--On Wednesday, January 24, 2018 5:39 PM +0000 Andrew Findlay andrew.findlay@skills-1st.co.uk wrote:
In scenario #1, lmdb refuses to set the maxsize to something less than the size of the DB. It will make it equal to the size of the DB (Leading to scenario #2)
Is 'size of the DB' the current length of the DB file, or the amount of disk space actually used by it?
It's the amount of disk space used (DB+freespace table, etc)
In scenario #2, the server will not accept any new growth (write ops will be rejected). Monitoring should alert you to that, but the system will recover once you adjust the maxsize to something useful.
In scenario #3, the maxsize is increased.
I've not seen any load related issues for such an operation, so it's not clear to me what you mean by that, either.
Just to be clear on this, is it OK to change maxsize in the config file while slapd is down or does this only work with LDAP-based config changes?
If you change the maxsize while slapd is down, it won't get applied until you start slapd.
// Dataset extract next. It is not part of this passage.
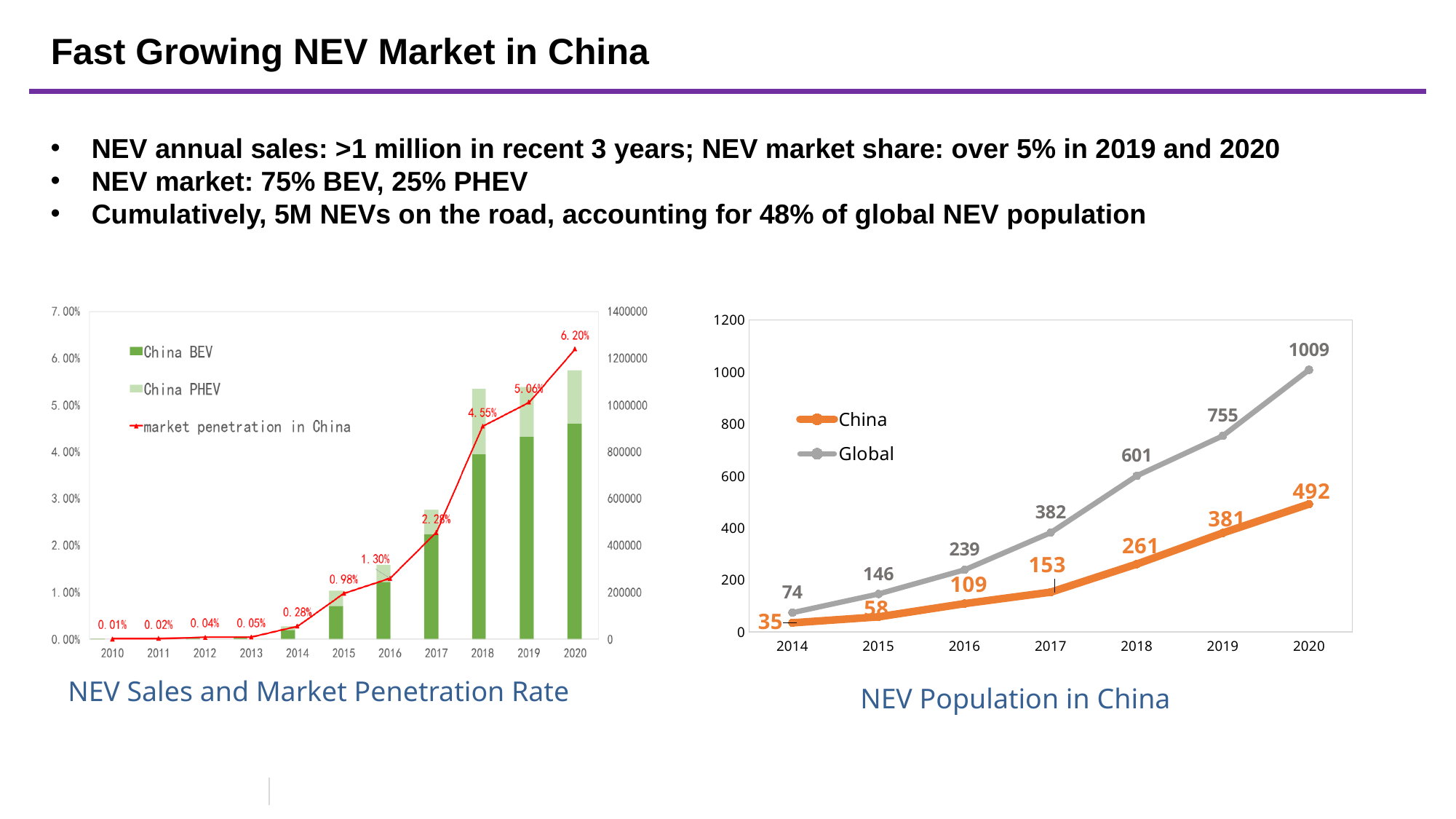
In the NEV Population in China chart, does the China series rise or fall from 2014 to 2020? rise In the NEV Sales and Market Penetration Rate chart, is the market penetration in China for 2018 greater or less than 4.00%? greater In the NEV Sales and Market Penetration Rate chart, what is the market penetration in China for 2020? 6.20% In the NEV Population in China chart, how many series does the legend list? 2 In the NEV Population in China chart, what is the difference between the Global and China values in 2019? 374 In the NEV Population in China chart, which year has the lowest China value? 2014 In the NEV Sales and Market Penetration Rate chart, what are the three legend entries? China BEV, China PHEV, market penetration in China In the NEV Sales and Market Penetration Rate chart, which year has the highest market penetration in China? 2020 In the NEV Population in China chart, what is the China value for 2018? 261 In the NEV Sales and Market Penetration Rate chart, what is the market penetration in China for 2017? 2.28% In the NEV Population in China chart, what is the Global value for 2020? 1009 In the NEV Population in China chart, how many years are shown on the x axis? 7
If you're using cn=config, and change it while slapd's running, the change is immediate. My deployments used cn=config, and the script would just modify the maxsize while slapd was running.
The other problem is definitely interesting, and I'm not clear on a good solution for it.
How about adding a flag to slapd to specify the server ID so that it can go the other way through the config, convert ID to FQDN, and drop that FQDN from the set of replication sources?
I'll discuss with Howard, and see. I hate seeing more options added to slapd, but it may be the only option (no pun intended!) for this scenario. ;) The cloud was fairly nascent when this was all designed, so this case wasn't really a consideration at that point in time. If you were to pass in the server ID, I think you could get rid of the multi-valued serverID bit entirely, since every server would know who it was already.